• [Given instruction 1]: Retype the gas-solid flow paper below in full, keeping every line, character, and blank line as it is.

ICMF 2010, Tampa, FL USA, May 30-June 4, 2010


An Analysis of High Concentration Gas-Solid Flows with a Direct Numerical Simulation
Approach

Goodarz Ahmadi,1 Hojjat Nasr,1 and John B. McLaughlin2

1 Department of Mechanical Engineering and Aeronautical, Clarkson University, Potsdam, NY 13699, USA
2Department of Chemical and Biomolecular Engineering, Clarkson University, Potsdam, NY 13699, USA
ahmadi@tclarkson.edu
Keywords: DNS, Inter-particle collisions, Two-way coupling, Particle deposition velocity, Direct numerical simulation


Abstract

This study was concerned with the effect of particle-particle collisions and two-way coupling on the particle deposition
velocity in a turbulent channel flow. The time history of the instantaneous turbulent velocity vector was generated by the
two-way coupled direct numerical simulation (DNS) of the Navier-Stokes equation via a pseudospectral method. The particle
equation of motion included the Stokes drag, the Saffman lift, and the gravitational forces. The effect of particles on the flow
was included in the analysis via a feedback force that acted on the fluid on the computational grid points. Several simulations
for different particle relaxation times and particle mass loading were performed, and the effects of the inter-particle collisions
and two-way coupling on the particle deposition velocity, fluid and particle fluctuating velocities, particle normal mean
velocity, and particle concentration were determined. It was found that when particle-particle collisions were included in the
computation, the particle deposition velocity increased. When the particle collision was neglected but the particle-fluid
two-way coupling was accounted for, the particle deposition velocity decreased slightly. For the four-way coupling case,
when both inter-particle collisions and two-way coupling effects were taken into account, the particle deposition velocity
increased. Comparisons of the present simulation results with the available experimental data and earlier numerical results are
also presented.

• [Data for this task]:

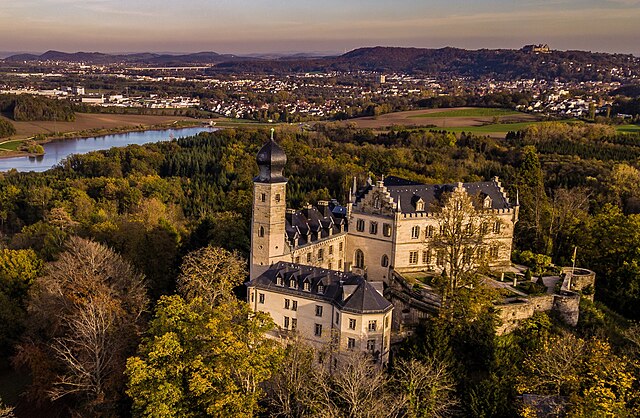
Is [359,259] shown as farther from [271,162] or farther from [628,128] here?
[628,128]

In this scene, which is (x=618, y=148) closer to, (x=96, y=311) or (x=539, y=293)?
(x=539, y=293)

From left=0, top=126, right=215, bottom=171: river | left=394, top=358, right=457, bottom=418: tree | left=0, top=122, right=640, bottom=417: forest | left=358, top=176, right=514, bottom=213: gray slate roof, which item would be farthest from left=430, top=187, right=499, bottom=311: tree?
left=0, top=126, right=215, bottom=171: river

• [Given instruction 2]: Begin at the line of the records that has "In this scene, which" and stop after the final line of the records. Rewrite every line in that span, not only the answers, and shift each coordinate in the answers by subtracting 40 while leaving all other numbers unchanged.

• [Exercise solution 1]:
ICMF 2010, Tampa, FL USA, May 30-June 4, 2010


An Analysis of High Concentration Gas-Solid Flows with a Direct Numerical Simulation
Approach

Goodarz Ahmadi,1 Hojjat Nasr,1 and John B. McLaughlin2

1 Department of Mechanical Engineering and Aeronautical, Clarkson University, Potsdam, NY 13699, USA
2Department of Chemical and Biomolecular Engineering, Clarkson University, Potsdam, NY 13699, USA
ahmadi@tclarkson.edu
Keywords: DNS, Inter-particle collisions, Two-way coupling, Particle deposition velocity, Direct numerical simulation


Abstract

This study was concerned with the effect of particle-particle collisions and two-way coupling on the particle deposition
velocity in a turbulent channel flow. The time history of the instantaneous turbulent velocity vector was generated by the
two-way coupled direct numerical simulation (DNS) of the Navier-Stokes equation via a pseudospectral method. The particle
equation of motion included the Stokes drag, the Saffman lift, and the gravitational forces. The effect of particles on the flow
was included in the analysis via a feedback force that acted on the fluid on the computational grid points. Several simulations
for different particle relaxation times and particle mass loading were performed, and the effects of the inter-particle collisions
and two-way coupling on the particle deposition velocity, fluid and particle fluctuating velocities, particle normal mean
velocity, and particle concentration were determined. It was found that when particle-particle collisions were included in the
computation, the particle deposition velocity increased. When the particle collision was neglected but the particle-fluid
two-way coupling was accounted for, the particle deposition velocity decreased slightly. For the four-way coupling case,
when both inter-particle collisions and two-way coupling effects were taken into account, the particle deposition velocity
increased. Comparisons of the present simulation results with the available experimental data and earlier numerical results are
also presented.

• [Exercise solution 2]:
In this scene, which is (x=618, y=148) closer to, (x=96, y=311) or (x=539, y=293)?
(x=499, y=253)

From left=0, top=126, right=215, bottom=171: river | left=394, top=358, right=457, bottom=418: tree | left=0, top=122, right=640, bottom=417: forest | left=358, top=176, right=514, bottom=213: gray slate roof, which item would be farthest from left=430, top=187, right=499, bottom=311: tree?
left=-40, top=86, right=175, bottom=131: river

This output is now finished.